» **PROBLEM REQUIREMENTS**: Your answer should consist of the lines below that hold the word "common".

» **ENTRIES SHOWN**:
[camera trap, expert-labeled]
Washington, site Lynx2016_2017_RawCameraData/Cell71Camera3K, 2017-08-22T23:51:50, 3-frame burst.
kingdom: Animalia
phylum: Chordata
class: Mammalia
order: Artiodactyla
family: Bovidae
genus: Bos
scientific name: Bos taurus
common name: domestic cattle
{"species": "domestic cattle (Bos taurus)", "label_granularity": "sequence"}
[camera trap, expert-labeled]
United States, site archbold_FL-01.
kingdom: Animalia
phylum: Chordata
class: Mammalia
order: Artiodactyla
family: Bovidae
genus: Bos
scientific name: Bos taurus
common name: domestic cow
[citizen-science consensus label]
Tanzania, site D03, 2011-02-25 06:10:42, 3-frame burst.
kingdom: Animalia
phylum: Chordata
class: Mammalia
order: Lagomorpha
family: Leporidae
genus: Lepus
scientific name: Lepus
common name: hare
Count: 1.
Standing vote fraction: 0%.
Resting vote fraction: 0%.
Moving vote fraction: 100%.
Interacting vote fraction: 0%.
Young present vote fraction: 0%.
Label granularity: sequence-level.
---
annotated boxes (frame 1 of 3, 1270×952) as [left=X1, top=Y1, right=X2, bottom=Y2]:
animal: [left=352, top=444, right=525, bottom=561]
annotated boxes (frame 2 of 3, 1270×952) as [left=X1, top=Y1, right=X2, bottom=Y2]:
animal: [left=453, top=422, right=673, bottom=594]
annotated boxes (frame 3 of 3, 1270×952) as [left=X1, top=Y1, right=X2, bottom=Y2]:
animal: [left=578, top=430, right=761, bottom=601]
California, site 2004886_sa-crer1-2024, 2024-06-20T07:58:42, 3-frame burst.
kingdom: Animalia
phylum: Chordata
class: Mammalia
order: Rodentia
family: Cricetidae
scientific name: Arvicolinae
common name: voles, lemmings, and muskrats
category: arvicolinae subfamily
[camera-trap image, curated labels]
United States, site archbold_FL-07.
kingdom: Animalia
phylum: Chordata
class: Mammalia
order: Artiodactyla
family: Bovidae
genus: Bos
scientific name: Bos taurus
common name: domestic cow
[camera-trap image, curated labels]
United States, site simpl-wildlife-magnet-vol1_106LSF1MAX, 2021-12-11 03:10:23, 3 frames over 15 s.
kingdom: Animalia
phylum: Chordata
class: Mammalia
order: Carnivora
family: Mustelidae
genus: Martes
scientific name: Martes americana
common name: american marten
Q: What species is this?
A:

» **RESULT FOR THIS EXERCISE**:
common name: domestic cattle
common name: domestic cow
common name: hare
common name: voles, lemmings, and muskrats
common name: domestic cow
common name: american marten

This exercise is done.